Krótkie ćwiczenie 1:
Ile według tekstu o podróżach służbowych wynosi dieta w pełnej wysokości?
Krótkie ćwiczenie 2:
Przepisz fragment tekstu o podróżach służbowych między słowami "Zmienione regulacje skierowane" a "krajowe podróże służbowe." włącznie, zastępując "prywatnych firm" przez "przedsiębiorstw prywatnych".
Krótkie ćwiczenie 3:
Rozwiń dalej tekst o dietach za krajowe podróże służbowe, zaczynając po jego ostatnim zdaniu.

Tekst źródłowy:
________________________
Od marca obowiązują nowe stawki należne z tytułu odbywania podróży służbowych. W ciągu kilku dni od ich wejścia w życie okazało się, że przepisy nie są jasne. Wątpliwości nie rozwiały wyjaśnienia resortu pracy.
Zmienione regulacje skierowane są wprost do pracodawców ze sfery budżetowej. Mają one jednak niebagatelne znaczenie również dla prywatnych firm. Postanowienia zawarte w aktach wewnątrzzakładowych regulujących rozliczanie podróży służbowych (w układach zbiorowych pracy, regulaminach wynagradzania) lub umowach o pracę nie mogą bowiem ustalać stawek w wysokości niższej niż te określone dla pracowników sfery budżetowej (art. 775 kodeksu pracy).

Najedzony pracownik

Już po kilku dniach obowiązywania rozporządzenia, które określa zmienione stawki za podróże służbowe, pojawił się kłopot z ich rozliczaniem. Najwięcej kontrowersji wywołuje sposób, w jaki w rozporządzeniu uregulowano wyliczanie diet za krajowe podróże służbowe.
Przepisy przewidują, że dieta w pełnej wysokości wynosi 30 zł i jest przeznaczona na pokrycie zwiększonych kosztów wyżywienia (par. 7 ust. 1 rozporządzenia). Pełna stawka stanowi też podstawę do wyliczenia diety, gdy pracownikowi należy się tylko jej część. Przypadków takich jest kilka, ponieważ przepisy przewidują odpowiednie zmniejszenia diety w zależności od czasu trwania podróży. Na przykład w sytuacji, gdy podróż krajowa nie przekracza doby i trwa od 8 do 12 godzin – pracownikowi przysługuje 50 proc. diety, tj. 15 zł (par. 7 ust. 2 rozporządzenia). W tym zakresie regulacje nie budzą wątpliwości.
Kłopot pojawia się wtedy, gdy podwładnemu będącemu w krajowej podróży służbowej firma zapewnia jeden lub więcej posiłków. Nowe przepisy przewidują, że kwotę pełnej diety (30 zł) zmniejsza się o koszt wyżywienia, przyjmując, że każdy posiłek stanowi odpowiednio: śniadanie i kolacja po 25 proc. diety (każdy z tych posiłków) oraz obiad – 50 proc. diety.
________________________
Rekordy danych:
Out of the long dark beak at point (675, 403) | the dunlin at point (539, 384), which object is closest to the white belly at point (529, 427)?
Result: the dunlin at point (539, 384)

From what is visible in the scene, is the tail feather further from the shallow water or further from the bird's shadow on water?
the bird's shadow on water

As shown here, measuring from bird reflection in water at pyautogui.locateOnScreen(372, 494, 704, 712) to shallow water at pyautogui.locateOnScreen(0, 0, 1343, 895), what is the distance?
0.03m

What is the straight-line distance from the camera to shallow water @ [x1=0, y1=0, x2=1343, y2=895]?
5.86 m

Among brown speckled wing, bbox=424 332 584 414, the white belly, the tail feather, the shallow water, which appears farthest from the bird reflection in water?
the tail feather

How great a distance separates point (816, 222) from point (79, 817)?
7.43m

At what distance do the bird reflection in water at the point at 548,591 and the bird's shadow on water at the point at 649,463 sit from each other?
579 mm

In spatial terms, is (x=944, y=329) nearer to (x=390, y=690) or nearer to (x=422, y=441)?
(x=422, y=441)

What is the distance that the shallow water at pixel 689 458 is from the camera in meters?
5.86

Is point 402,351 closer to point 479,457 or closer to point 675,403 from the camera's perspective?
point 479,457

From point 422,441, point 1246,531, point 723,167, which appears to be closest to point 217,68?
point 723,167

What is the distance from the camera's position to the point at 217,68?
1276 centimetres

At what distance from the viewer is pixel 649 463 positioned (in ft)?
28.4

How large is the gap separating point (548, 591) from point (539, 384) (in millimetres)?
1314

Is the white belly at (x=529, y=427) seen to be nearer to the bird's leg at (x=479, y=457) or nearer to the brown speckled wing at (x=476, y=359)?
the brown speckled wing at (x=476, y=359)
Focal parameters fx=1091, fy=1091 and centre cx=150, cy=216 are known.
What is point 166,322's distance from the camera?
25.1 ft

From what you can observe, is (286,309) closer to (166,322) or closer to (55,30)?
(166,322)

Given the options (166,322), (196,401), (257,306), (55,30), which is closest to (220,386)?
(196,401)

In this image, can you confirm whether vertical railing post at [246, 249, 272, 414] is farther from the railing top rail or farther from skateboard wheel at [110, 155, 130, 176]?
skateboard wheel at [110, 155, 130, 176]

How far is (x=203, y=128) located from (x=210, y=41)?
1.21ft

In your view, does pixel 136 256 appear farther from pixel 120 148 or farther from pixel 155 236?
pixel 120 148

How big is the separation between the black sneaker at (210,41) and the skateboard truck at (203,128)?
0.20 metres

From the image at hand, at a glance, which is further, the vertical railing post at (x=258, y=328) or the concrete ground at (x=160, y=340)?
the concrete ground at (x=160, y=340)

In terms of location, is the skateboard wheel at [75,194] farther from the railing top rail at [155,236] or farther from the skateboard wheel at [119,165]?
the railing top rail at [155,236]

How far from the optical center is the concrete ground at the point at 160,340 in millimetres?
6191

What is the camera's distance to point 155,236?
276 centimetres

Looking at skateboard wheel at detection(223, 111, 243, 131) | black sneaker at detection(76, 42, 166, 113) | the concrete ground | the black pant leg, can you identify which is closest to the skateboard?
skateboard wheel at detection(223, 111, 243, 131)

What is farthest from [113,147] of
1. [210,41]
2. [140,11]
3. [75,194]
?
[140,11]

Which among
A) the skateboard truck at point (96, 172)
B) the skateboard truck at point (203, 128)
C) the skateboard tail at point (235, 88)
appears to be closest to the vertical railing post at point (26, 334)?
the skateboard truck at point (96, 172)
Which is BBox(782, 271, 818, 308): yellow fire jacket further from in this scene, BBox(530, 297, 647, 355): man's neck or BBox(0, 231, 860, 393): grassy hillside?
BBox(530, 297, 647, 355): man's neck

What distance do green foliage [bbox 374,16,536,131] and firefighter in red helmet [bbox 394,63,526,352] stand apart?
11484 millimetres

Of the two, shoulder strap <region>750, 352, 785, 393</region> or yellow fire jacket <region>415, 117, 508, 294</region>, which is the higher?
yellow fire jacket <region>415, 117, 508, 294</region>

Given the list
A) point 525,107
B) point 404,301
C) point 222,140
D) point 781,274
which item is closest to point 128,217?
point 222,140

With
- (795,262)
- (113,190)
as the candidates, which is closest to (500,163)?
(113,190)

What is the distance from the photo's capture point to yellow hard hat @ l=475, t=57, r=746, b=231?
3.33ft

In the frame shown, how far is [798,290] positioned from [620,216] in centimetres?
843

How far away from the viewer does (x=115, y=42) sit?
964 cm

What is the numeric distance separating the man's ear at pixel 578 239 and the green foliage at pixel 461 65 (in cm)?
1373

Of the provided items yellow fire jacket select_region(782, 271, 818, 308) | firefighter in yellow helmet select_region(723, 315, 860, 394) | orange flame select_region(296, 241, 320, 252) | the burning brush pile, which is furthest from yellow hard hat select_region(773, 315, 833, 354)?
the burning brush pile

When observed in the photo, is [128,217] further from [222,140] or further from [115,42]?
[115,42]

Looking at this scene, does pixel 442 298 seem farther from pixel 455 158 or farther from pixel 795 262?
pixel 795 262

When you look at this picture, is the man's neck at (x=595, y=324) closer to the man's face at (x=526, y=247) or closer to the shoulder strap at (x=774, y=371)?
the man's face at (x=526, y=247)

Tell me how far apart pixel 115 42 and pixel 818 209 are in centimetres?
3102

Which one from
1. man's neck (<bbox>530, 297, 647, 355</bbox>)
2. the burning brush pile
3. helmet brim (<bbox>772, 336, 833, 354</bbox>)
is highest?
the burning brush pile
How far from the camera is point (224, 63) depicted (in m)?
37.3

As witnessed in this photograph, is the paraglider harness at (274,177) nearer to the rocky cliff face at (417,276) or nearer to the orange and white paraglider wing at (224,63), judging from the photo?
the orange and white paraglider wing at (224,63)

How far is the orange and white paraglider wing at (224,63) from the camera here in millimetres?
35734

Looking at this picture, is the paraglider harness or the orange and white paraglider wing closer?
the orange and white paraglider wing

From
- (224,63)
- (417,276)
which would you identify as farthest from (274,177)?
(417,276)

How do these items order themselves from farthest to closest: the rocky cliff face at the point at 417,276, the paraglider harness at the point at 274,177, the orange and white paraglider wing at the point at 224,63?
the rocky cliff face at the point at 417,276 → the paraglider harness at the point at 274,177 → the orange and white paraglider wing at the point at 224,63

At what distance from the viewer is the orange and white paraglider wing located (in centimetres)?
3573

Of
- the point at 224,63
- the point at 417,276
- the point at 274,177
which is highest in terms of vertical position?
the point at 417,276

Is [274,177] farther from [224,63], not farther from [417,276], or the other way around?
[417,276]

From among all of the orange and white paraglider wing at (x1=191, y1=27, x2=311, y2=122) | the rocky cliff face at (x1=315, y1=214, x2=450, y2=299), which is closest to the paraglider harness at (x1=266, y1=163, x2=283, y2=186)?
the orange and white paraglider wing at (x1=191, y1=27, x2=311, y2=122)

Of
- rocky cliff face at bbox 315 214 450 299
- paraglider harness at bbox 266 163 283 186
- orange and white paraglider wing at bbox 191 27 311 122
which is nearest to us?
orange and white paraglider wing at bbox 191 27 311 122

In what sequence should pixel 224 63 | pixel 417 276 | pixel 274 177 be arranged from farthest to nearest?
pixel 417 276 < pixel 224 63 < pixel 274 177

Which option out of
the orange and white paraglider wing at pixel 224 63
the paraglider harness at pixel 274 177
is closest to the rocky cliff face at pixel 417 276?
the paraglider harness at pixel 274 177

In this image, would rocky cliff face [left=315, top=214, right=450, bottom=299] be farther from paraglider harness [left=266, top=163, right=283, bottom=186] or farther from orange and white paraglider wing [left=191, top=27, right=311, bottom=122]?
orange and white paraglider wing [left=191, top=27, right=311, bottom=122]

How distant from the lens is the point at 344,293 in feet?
________________________
Poprawna odpowiedź 1:
Dieta w pełnej wysokości wynosi 30 zł.

Poprawna odpowiedź 2:
Zmienione regulacje skierowane są wprost do pracodawców ze sfery budżetowej. Mają one jednak niebagatelne znaczenie również dla przedsiębiorstw prywatnych. Postanowienia zawarte w aktach wewnątrzzakładowych regulujących rozliczanie podróży służbowych (w układach zbiorowych pracy, regulaminach wynagradzania) lub umowach o pracę nie mogą bowiem ustalać stawek w wysokości niższej niż te określone dla pracowników sfery budżetowej (art. 775 kodeksu pracy).

Najedzony pracownik

Już po kilku dniach obowiązywania rozporządzenia, które określa zmienione stawki za podróże służbowe, pojawił się kłopot z ich rozliczaniem. Najwięcej kontrowersji wywołuje sposób, w jaki w rozporządzeniu uregulowano wyliczanie diet za krajowe podróże służbowe.

Poprawna odpowiedź 3:
Wysokość diety / Dziennik Gazeta Prawna
Brzmienie przepisów nasuwa pytanie o sposób, w jaki powinno nastąpić odliczenie posiłku. Dla wielu pracodawców niejasne jest, czy jeśli pracownik podróżujący w kraju ma prawo otrzymania 50 proc. diety (zakładamy, że przebywał w podróży od 8 do 12 godzin), to odliczenie posiłku, który zostanie, mu zapewniony, ma następować od pełnej stawki diety (30 zł), czy od obniżonej (15 zł).

Resort wyjaśnia

W ciągu miesiąca pojawiły się dwie sprzeczne interpretacje nowych przepisów. Zgodnie z pierwszym poglądem najpierw pracodawca musi wyliczyć dietę pracownika, a następnie może obniżyć ją o wartość posiłku (odpowiednio 25 proc. lub 50 proc. z 30 zł), który otrzymał podwładny. Takie stanowisko prezentuje departament prawa pracy w MPiPS.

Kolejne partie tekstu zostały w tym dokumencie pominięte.